Advani sees long-haul battle on Patil issue
Whatever the outcome, Advani sees BJP readying itself for a long-haul fight on the issue of Patil's background and the manner in which she was chosen, reports Shekhar Iyer.india Updated: Jul 19, 2007 01:58 IST
Whatever the outcome of the presidential election, Leader of Opposition LK Advani sees the BJP readying itself for a long-haul fight on the issue of UPA nominee Pratibha Patil's background and the manner in which she was chosen for the country's highest post. But he won't concede that Bhairon Singh Shekhawat has lost the numbers game till the ballot boxes are opened on July 21.
Giving his assessment on the eve of the presidential poll, Advani ruled out any boycott of Patil in the event of her being elected. "It is not my thinking." On the NDA campaign, of which he was principal architect and for which he received a lot of flak, he said: "Creating serious doubts about the manner in which this government is conducting itself is not a small achievement for the Opposition." He said: "We chose Shekhawat because he was confident and keen, though we weren't sure about the numbers.

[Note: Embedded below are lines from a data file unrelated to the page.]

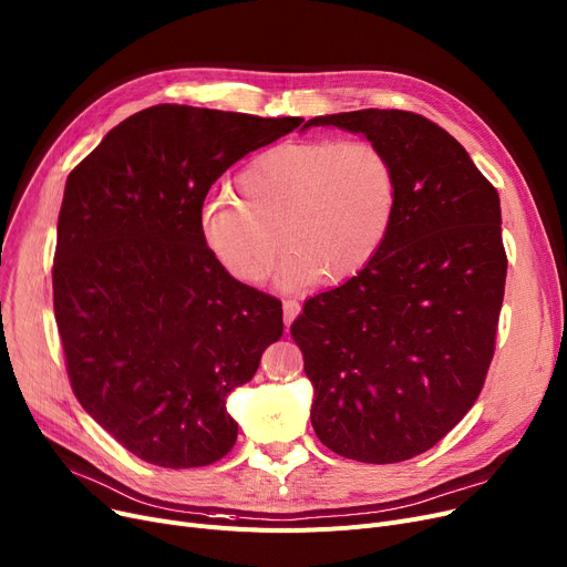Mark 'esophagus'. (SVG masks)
I'll return each instance as SVG.
<instances>
[{
  "mask_svg": "<svg viewBox=\"0 0 567 567\" xmlns=\"http://www.w3.org/2000/svg\"><path fill=\"white\" fill-rule=\"evenodd\" d=\"M299 312H301V303L299 301H291V299H287L285 303H282V319H285V329H289L291 326V321L299 317Z\"/></svg>",
  "mask_w": 567,
  "mask_h": 567,
  "instance_id": "1",
  "label": "esophagus"
}]
</instances>
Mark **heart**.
<instances>
[{
    "label": "heart",
    "instance_id": "heart-1",
    "mask_svg": "<svg viewBox=\"0 0 567 567\" xmlns=\"http://www.w3.org/2000/svg\"><path fill=\"white\" fill-rule=\"evenodd\" d=\"M202 206L206 248L244 285L274 274L282 285H342L377 257L398 212V169L370 140H293L255 156L236 182ZM281 238H277V234Z\"/></svg>",
    "mask_w": 567,
    "mask_h": 567
}]
</instances>
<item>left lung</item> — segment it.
<instances>
[{
  "instance_id": "left-lung-1",
  "label": "left lung",
  "mask_w": 567,
  "mask_h": 567,
  "mask_svg": "<svg viewBox=\"0 0 567 567\" xmlns=\"http://www.w3.org/2000/svg\"><path fill=\"white\" fill-rule=\"evenodd\" d=\"M383 146L398 212L359 276L291 323L312 381L310 421L333 453L368 464L430 451L478 400L494 355L505 257L496 188L466 148L404 110L315 116Z\"/></svg>"
}]
</instances>
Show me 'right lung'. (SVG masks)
Returning a JSON list of instances; mask_svg holds the SVG:
<instances>
[{"label": "right lung", "instance_id": "add662e5", "mask_svg": "<svg viewBox=\"0 0 567 567\" xmlns=\"http://www.w3.org/2000/svg\"><path fill=\"white\" fill-rule=\"evenodd\" d=\"M301 122L163 103L114 126L66 178L52 291L71 389L148 464L231 451L227 395L280 340L282 303L225 271L199 214L227 167Z\"/></svg>", "mask_w": 567, "mask_h": 567}]
</instances>
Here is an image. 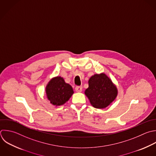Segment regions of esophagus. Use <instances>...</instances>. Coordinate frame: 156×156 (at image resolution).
<instances>
[{
  "mask_svg": "<svg viewBox=\"0 0 156 156\" xmlns=\"http://www.w3.org/2000/svg\"><path fill=\"white\" fill-rule=\"evenodd\" d=\"M75 90H76V91L77 92V93H80L82 92V86H78V87H76L75 88Z\"/></svg>",
  "mask_w": 156,
  "mask_h": 156,
  "instance_id": "obj_1",
  "label": "esophagus"
}]
</instances>
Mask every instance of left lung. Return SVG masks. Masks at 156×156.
<instances>
[{"label": "left lung", "mask_w": 156, "mask_h": 156, "mask_svg": "<svg viewBox=\"0 0 156 156\" xmlns=\"http://www.w3.org/2000/svg\"><path fill=\"white\" fill-rule=\"evenodd\" d=\"M118 91L115 84L104 73L95 74L88 80L85 94L91 105L99 109L105 108L115 101Z\"/></svg>", "instance_id": "1"}]
</instances>
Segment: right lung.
<instances>
[{"instance_id": "add662e5", "label": "right lung", "mask_w": 156, "mask_h": 156, "mask_svg": "<svg viewBox=\"0 0 156 156\" xmlns=\"http://www.w3.org/2000/svg\"><path fill=\"white\" fill-rule=\"evenodd\" d=\"M46 94L51 104L60 106L65 104L74 94L72 87L61 76L52 78L46 87Z\"/></svg>"}]
</instances>
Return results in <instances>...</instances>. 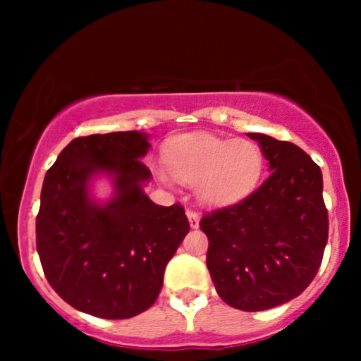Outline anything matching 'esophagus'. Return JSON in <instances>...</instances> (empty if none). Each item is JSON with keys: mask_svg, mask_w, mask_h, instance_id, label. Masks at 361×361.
Instances as JSON below:
<instances>
[{"mask_svg": "<svg viewBox=\"0 0 361 361\" xmlns=\"http://www.w3.org/2000/svg\"><path fill=\"white\" fill-rule=\"evenodd\" d=\"M186 217H188V221H190V227H192V229H197L198 222H200V215H198V212L188 209L186 210Z\"/></svg>", "mask_w": 361, "mask_h": 361, "instance_id": "esophagus-1", "label": "esophagus"}]
</instances>
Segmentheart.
Wrapping results in <instances>:
<instances>
[{"mask_svg": "<svg viewBox=\"0 0 361 361\" xmlns=\"http://www.w3.org/2000/svg\"><path fill=\"white\" fill-rule=\"evenodd\" d=\"M164 161L178 180L198 181V197L212 207L234 205L250 197L258 188L264 169L258 144L205 134L173 140Z\"/></svg>", "mask_w": 361, "mask_h": 361, "instance_id": "heart-1", "label": "heart"}]
</instances>
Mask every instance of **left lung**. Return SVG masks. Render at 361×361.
<instances>
[{
    "mask_svg": "<svg viewBox=\"0 0 361 361\" xmlns=\"http://www.w3.org/2000/svg\"><path fill=\"white\" fill-rule=\"evenodd\" d=\"M258 140L270 176L239 204L207 212V268L219 297L247 312L295 299L321 267L329 219L321 168L295 144Z\"/></svg>",
    "mask_w": 361,
    "mask_h": 361,
    "instance_id": "obj_1",
    "label": "left lung"
}]
</instances>
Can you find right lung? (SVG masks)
Wrapping results in <instances>:
<instances>
[{
    "mask_svg": "<svg viewBox=\"0 0 361 361\" xmlns=\"http://www.w3.org/2000/svg\"><path fill=\"white\" fill-rule=\"evenodd\" d=\"M147 135L137 130L76 137L45 173L37 251L62 300L102 319H128L154 304L164 268L190 231L185 209L156 205L142 192ZM98 172L114 178L106 204L89 197Z\"/></svg>",
    "mask_w": 361,
    "mask_h": 361,
    "instance_id": "obj_1",
    "label": "right lung"
}]
</instances>
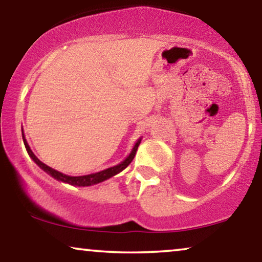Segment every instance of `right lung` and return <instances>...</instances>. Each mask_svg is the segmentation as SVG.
I'll return each instance as SVG.
<instances>
[{
  "instance_id": "obj_1",
  "label": "right lung",
  "mask_w": 262,
  "mask_h": 262,
  "mask_svg": "<svg viewBox=\"0 0 262 262\" xmlns=\"http://www.w3.org/2000/svg\"><path fill=\"white\" fill-rule=\"evenodd\" d=\"M23 139H24V144H25V146H26V150H27L28 155L31 156V159L33 160L34 162L37 163L38 166L40 167L42 170L46 171V173L51 175L52 178H55L56 180L66 182V184H69V185H73V186H91V185H95V184H99V182H102V181L107 180V179L114 177V175L118 174V173H120L121 170H124L125 168H126L128 164L132 162V160H134L136 152H137L139 143H141V141H142V139L139 138L138 141H137V143H136V144H135L134 149H132V151L130 152V155H128L126 159L123 161V162L119 163V164H117V166L107 168V169H105V170L98 171V173H94V174L83 175V177H69V175H66V174L60 173V171L55 170V169H53V168L46 166L45 163H42L41 161L39 160L38 157L34 155L33 151H32V150H31L27 141H26V139H25L24 131H23Z\"/></svg>"
}]
</instances>
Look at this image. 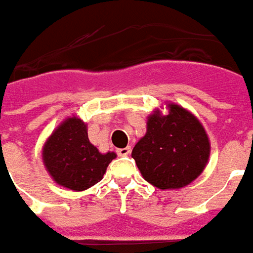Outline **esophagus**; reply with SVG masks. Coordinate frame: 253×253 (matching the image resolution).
<instances>
[{
	"mask_svg": "<svg viewBox=\"0 0 253 253\" xmlns=\"http://www.w3.org/2000/svg\"><path fill=\"white\" fill-rule=\"evenodd\" d=\"M131 152V148L130 147H126V148H119V149H116V154L119 156H127L128 154Z\"/></svg>",
	"mask_w": 253,
	"mask_h": 253,
	"instance_id": "34e87169",
	"label": "esophagus"
}]
</instances>
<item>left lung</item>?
<instances>
[{
	"instance_id": "8db88e82",
	"label": "left lung",
	"mask_w": 253,
	"mask_h": 253,
	"mask_svg": "<svg viewBox=\"0 0 253 253\" xmlns=\"http://www.w3.org/2000/svg\"><path fill=\"white\" fill-rule=\"evenodd\" d=\"M211 145L202 125L178 105L149 116L147 134L131 156L142 177L161 190L190 184L205 169Z\"/></svg>"
}]
</instances>
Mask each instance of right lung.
I'll list each match as a JSON object with an SVG mask.
<instances>
[{
	"label": "right lung",
	"mask_w": 253,
	"mask_h": 253,
	"mask_svg": "<svg viewBox=\"0 0 253 253\" xmlns=\"http://www.w3.org/2000/svg\"><path fill=\"white\" fill-rule=\"evenodd\" d=\"M42 158L49 174L58 184L73 191H83L104 177L116 154H101L88 140L83 122L70 118L48 138Z\"/></svg>",
	"instance_id": "right-lung-1"
}]
</instances>
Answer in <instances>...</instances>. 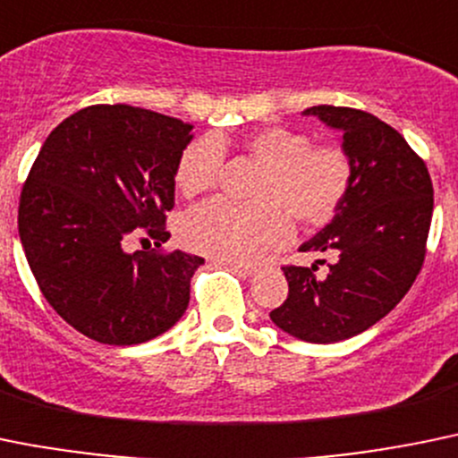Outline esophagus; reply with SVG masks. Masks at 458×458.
Wrapping results in <instances>:
<instances>
[{"label":"esophagus","mask_w":458,"mask_h":458,"mask_svg":"<svg viewBox=\"0 0 458 458\" xmlns=\"http://www.w3.org/2000/svg\"><path fill=\"white\" fill-rule=\"evenodd\" d=\"M225 267H230L233 271L242 273V276H253L255 271H258V264H250V262H233V259H228L225 262Z\"/></svg>","instance_id":"1"}]
</instances>
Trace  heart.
<instances>
[{
  "label": "heart",
  "instance_id": "obj_1",
  "mask_svg": "<svg viewBox=\"0 0 458 458\" xmlns=\"http://www.w3.org/2000/svg\"><path fill=\"white\" fill-rule=\"evenodd\" d=\"M224 140L200 138L178 157L176 185L199 196L219 181ZM243 148L264 166L253 205L208 200L181 221L187 249L216 259L250 262L280 249L292 237V216L307 230L330 224L348 200L354 166L335 144H311L310 135L287 126H262L243 138Z\"/></svg>",
  "mask_w": 458,
  "mask_h": 458
}]
</instances>
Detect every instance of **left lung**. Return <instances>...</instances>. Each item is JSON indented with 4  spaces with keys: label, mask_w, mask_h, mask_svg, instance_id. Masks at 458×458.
I'll return each mask as SVG.
<instances>
[{
    "label": "left lung",
    "mask_w": 458,
    "mask_h": 458,
    "mask_svg": "<svg viewBox=\"0 0 458 458\" xmlns=\"http://www.w3.org/2000/svg\"><path fill=\"white\" fill-rule=\"evenodd\" d=\"M305 114L344 131L354 182L330 225L301 246L335 258L327 273L284 264L289 296L271 320L302 341L335 344L369 330L407 296L425 262L434 187L425 160L375 114L344 106Z\"/></svg>",
    "instance_id": "obj_1"
}]
</instances>
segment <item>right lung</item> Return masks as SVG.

There have been ups and downs. It was a difficult battle, a hard one. But it was not for symbolic reasons. It has been an exciting experience."
Advani admitted the Shiv Sena's decision to support Patil and the Third Front's move to abstain were a "jolt".
Advani said he got other BJP leaders to agree on a campaign against Patil's background only after he saw a CD of a TV report on the murder of a Jalgaon Congress leader and after his widow Rajini Patil accused the UPA nominee of shielding her brother in the case. "Rajni Patil's disclosures came as a turning point, a positive one, in our campaign. The Bombay High Court pulling up the CBI for not investigating her allegations and the Election Commission's ruling that no party can issue directions to its lawmakers to abstain from the election also came as a psychological boost," he said.
The BJP leader said the party initially received a proposal from the Congress to put up Shekhawat as a consensus candidate for the president's post and Sushil Kumar Shinde for the vice-president's post. "But we saw through it. They had no such intention... Their proposal only showed how strongly they were opposed to (APJ Abdul) Kalam."
Meanwhile, Shekhawat's supporters, including Rajya Sabha MP Tarlochan Singh, appealed to the electoral college, saying his contribution to minority welfare — including reservation for OBCs when he was Rajasthan CM and grants for madrasas — was remarkable.